Sovrabbondanza – Lc 10,1-9

Sovrabbondanza – Lc 10,1-9

In quel tempo, il Signore designò altri settantadue e li inviò a due a due davanti a sé in ogni città e luogo dove stava per recarsi.
Diceva loro: «La messe è abbondante, ma sono pochi gli operai! Pregate dunque il signore della messe, perché mandi operai nella sua messe! Andate: ecco, vi mando come agnelli in mezzo a lupi; non portate borsa, né sacca, né sandali e non fermatevi a salutare nessuno lungo la strada.
In qualunque casa entriate, prima dite: “Pace a questa casa!”. Se vi sarà un figlio della pace, la vostra pace scenderà su di lui, altrimenti ritornerà su di voi. Restate in quella casa, mangiando e bevendo di quello che hanno, perché chi lavora ha diritto alla sua ricompensa. Non passate da una casa all’altra.
Quando entrerete in una città e vi accoglieranno, mangiate quello che vi sarà offerto, guarite i malati che vi si trovano, e dite loro: “È vicino a voi il regno di Dio”».
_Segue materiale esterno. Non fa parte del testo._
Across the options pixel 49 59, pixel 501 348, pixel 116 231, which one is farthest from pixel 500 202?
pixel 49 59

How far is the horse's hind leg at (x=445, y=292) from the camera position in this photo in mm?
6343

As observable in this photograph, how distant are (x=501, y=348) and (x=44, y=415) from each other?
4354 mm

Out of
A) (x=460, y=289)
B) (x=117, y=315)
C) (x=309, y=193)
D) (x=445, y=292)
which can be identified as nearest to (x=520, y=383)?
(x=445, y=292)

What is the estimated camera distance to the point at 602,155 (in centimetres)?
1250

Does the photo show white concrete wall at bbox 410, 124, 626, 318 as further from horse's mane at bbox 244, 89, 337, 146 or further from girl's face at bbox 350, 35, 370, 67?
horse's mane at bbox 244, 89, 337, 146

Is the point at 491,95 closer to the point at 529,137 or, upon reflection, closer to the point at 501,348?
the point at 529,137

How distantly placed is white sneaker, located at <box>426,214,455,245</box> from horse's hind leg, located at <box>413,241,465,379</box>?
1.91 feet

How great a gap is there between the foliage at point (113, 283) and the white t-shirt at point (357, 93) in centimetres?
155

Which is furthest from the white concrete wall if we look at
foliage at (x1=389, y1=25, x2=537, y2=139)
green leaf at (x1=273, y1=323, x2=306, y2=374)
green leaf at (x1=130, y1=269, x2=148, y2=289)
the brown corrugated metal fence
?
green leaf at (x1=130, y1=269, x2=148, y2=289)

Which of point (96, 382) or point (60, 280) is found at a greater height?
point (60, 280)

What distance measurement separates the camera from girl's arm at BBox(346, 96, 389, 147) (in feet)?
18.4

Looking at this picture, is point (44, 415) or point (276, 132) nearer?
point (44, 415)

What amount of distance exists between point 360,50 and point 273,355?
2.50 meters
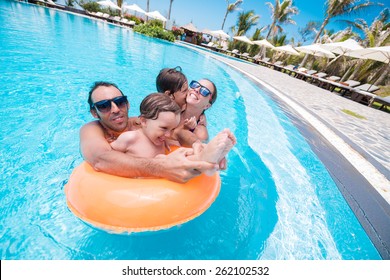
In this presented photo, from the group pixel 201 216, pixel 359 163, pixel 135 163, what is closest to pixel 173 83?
pixel 135 163

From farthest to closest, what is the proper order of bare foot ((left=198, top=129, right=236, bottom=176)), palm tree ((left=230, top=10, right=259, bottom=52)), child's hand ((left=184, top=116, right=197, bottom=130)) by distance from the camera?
1. palm tree ((left=230, top=10, right=259, bottom=52))
2. child's hand ((left=184, top=116, right=197, bottom=130))
3. bare foot ((left=198, top=129, right=236, bottom=176))

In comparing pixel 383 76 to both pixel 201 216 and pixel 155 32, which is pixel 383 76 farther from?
pixel 155 32

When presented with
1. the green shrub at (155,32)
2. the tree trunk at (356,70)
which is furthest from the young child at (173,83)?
the green shrub at (155,32)

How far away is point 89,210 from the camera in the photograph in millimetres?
1656

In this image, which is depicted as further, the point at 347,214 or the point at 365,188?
the point at 365,188

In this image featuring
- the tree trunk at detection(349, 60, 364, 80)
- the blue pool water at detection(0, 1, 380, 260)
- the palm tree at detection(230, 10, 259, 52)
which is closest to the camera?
the blue pool water at detection(0, 1, 380, 260)

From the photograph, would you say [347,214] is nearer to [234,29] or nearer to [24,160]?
[24,160]

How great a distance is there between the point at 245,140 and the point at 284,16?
30.7m

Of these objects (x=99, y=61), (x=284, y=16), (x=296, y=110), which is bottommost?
(x=99, y=61)

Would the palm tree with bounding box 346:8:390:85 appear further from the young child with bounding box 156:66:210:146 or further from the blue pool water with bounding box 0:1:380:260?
the young child with bounding box 156:66:210:146

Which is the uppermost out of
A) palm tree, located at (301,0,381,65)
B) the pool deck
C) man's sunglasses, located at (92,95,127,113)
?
palm tree, located at (301,0,381,65)

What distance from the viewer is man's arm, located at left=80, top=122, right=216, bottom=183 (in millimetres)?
1631

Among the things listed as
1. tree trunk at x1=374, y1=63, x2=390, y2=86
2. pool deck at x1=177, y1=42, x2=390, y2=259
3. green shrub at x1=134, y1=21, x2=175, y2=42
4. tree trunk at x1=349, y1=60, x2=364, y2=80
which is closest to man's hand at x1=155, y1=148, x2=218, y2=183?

Siamo soliti pensare che la messe non è poi tanto abbondante. Guardiamo il mondo e vediamo soprattutto cosa manca e cosa non funziona. In questo modo diamo più credito alle nostre paure piuttosto che alla parola del Vangelo. Oggi, questa parola è chiara e non può essere equivocata: la messe – dice l’evangelista Luca – è abbondante! Detto diversamente il Regno di Dio è all’opera nel mondo, nel nostro mondo, qui e ora, ed è caratterizzato da una straordinaria fecondità.

Proprio così: l’agire di Dio genera vita e vita buona per tutti. Bisogna uscire di casa per vedere tale abbondanza che aspetta noi per essere raccolta. E si tratta non già di una sollecitazione stile marketing, e nemmeno di un atto di volontarismo: si tratta proprio della maniera di vedere e di percepire il reale, di come è fatta la realtà, di come pulsa il cuore del mondo. Ci si può fidare in quanto lì punta il Vangelo.

La messe abbondante è dunque il segno di un amore sovrabbondante, che tuttavia non schiaccia l’umano, non lo stordisce. Sovrabbondante e tuttavia a misura d’uomo. Va infatti cercata con il cuore, intravista nelle nebbie del vivere, apprezzata e meritevole di fiducia. Perciò, raccolta, almeno ogni tanto, in ginocchio.